• [Consegna]
Nella recensione di Zoolander 2, quale attore interpreta il personaggio transgender di nome Tutto?

• [Estratto del documento]
※ ※ ※
TWR la (psico)analisi di Zoolander 2: supermodello o supereroe?

Una breve ma obbligatoria premessa: trovo che Zoolander sia un inarrivabile ed imprescindibile capolavoro del genere demenziale, 90 minuti di genialità senza sosta con uno dei migliori protagonisti comici della storia del cinema. Un film che riesce ad essere persino mezzo gradino sopra rispetto a supercult come Frankensterin Junior o L’Aereo Più Pazzo del Mondo.
Lo ricordo come fosse ieri: era il 2002 quando in un sonnecchioso pomeriggio, incuriosito da quella copertina assurda e sgargiante, lo noleggiai assieme ad un amico in un Blockbuster (ve li ricordate i Blockbuster? Sembra ieri che andavamo a noleggiare i DVD in quei posti tutti blu sentendoci molto ‘mmerigani, a quel tempo non esistevano gli iPhone ed i T-Rex non si erano ancora estinti…). Dicevo, era il 2002 e la mia vita non sarebbe più stata la stessa, Zoolander è il film che in assoluto ho rivisto più volte e, quando 10 anni fa cominciai a frequentarmi con quella che oggi è mia moglie, le prestai il prezioso DVD (dopo il noleggio lo acquistai), lei apprezzò e così capii che era degna. Sì, perché se non vi piace Zoolander siete delle brutte persone, anzi: siete proprio delle persone di merda. E questa è una delle poche  cose su cui non accetto il contraddittorio.

Ora, dopo quello che vi ho appena detto, capirete bene lo stato d’animo con cui sono andato al cinema: un misto tra entusiasmo e terrore, la gioia di rivedere Derek si mischiava alla paura del flop. Volevo fortissimamente uscire dal cinema felice, purtroppo non è stato così.

Il principale problema di Zoolander 2, oltre ad un primo tempo abbastanza monotono, è quello di essere troppo ancorato al primo film. In Z2, infatti, gli omaggi ai più iconici momenti del suo predecessore sono troppo ricorrenti e, fisiologicamente, molto meno divertenti: il momento “latte schiumato” di Mugatu, Derek alla guida che mangia il suo snack preferito sulle note di Wake Me Up Before You Go-Go, ecc.

L’effetto collaterale è che verrete schiaffeggiati da una fastidiosa sensazione di déjà vu. Fa eccezione la passione per le orge di Hansel che trova un sorprendente e spassoso sviluppo con una ciliegina sulla torta: vedere il più maestoso killer della storia della televisione, Kiefer Sutherland/Jack Bauer, che si professa incinto facendo gli occhi dolci con un test di gravidanza in mano è qualcosa di semplicemente epico. A proposito, così come avvenuto col film del 2001, anche Zoolander 2 è pieno zeppo di cameo: John Malcovich, Justin Bieber, quella patatona di Katy Perry, Valentino, Tommy Hilfiger, lo spassoso ruolo di Sting (che è IMMENSO nel finale) e, rullo di tamburi, Benedict Cumberbatch nei memorabili panni del transgender di nome Tutto.
※ ※ ※
• [Dati]
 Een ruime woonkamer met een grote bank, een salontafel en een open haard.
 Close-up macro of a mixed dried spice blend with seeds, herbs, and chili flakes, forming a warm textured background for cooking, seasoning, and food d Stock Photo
※ ※ ※
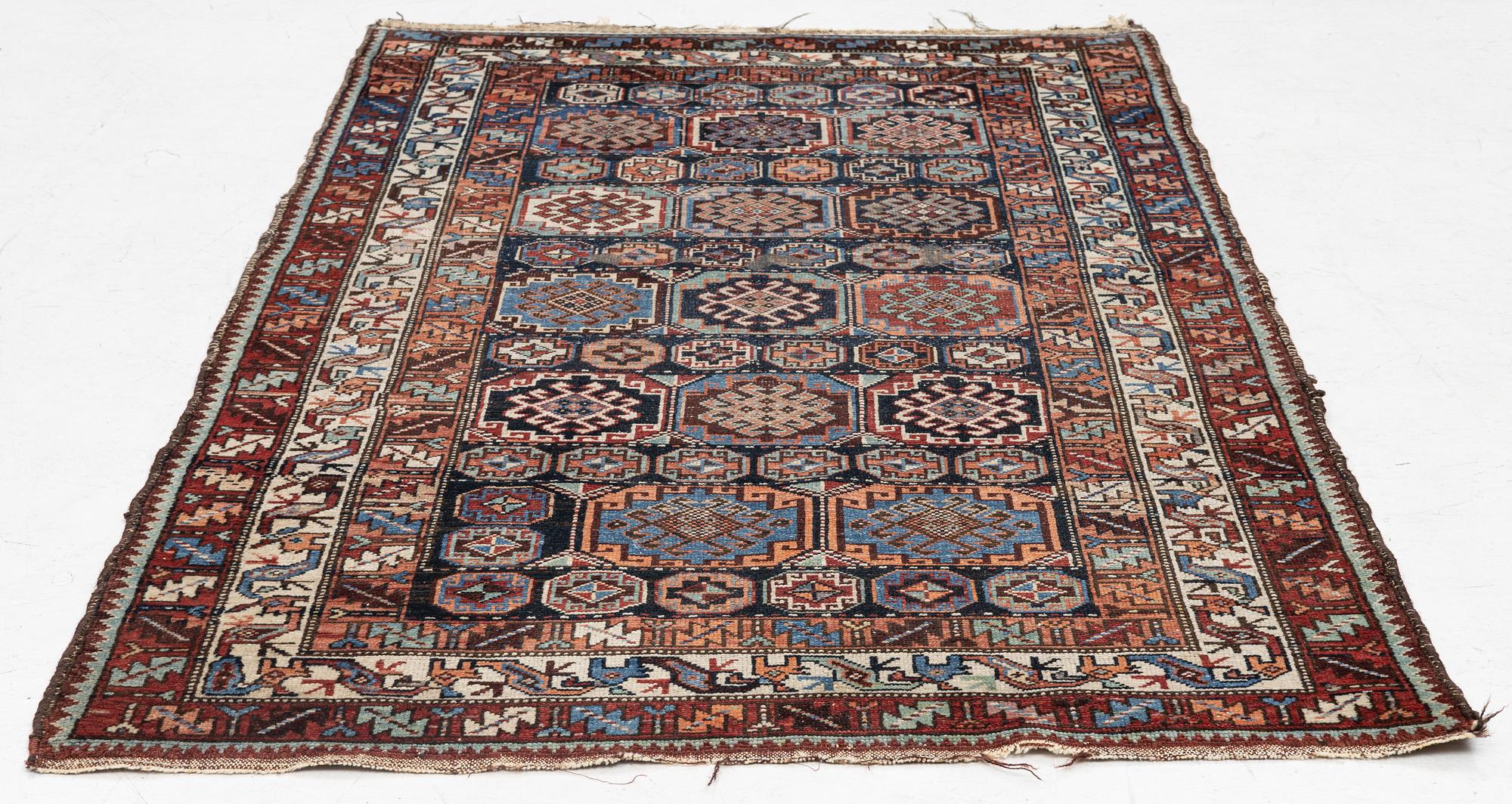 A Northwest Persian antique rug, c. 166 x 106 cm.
※ ※ ※
• [Soluzione]
Benedict Cumberbatch.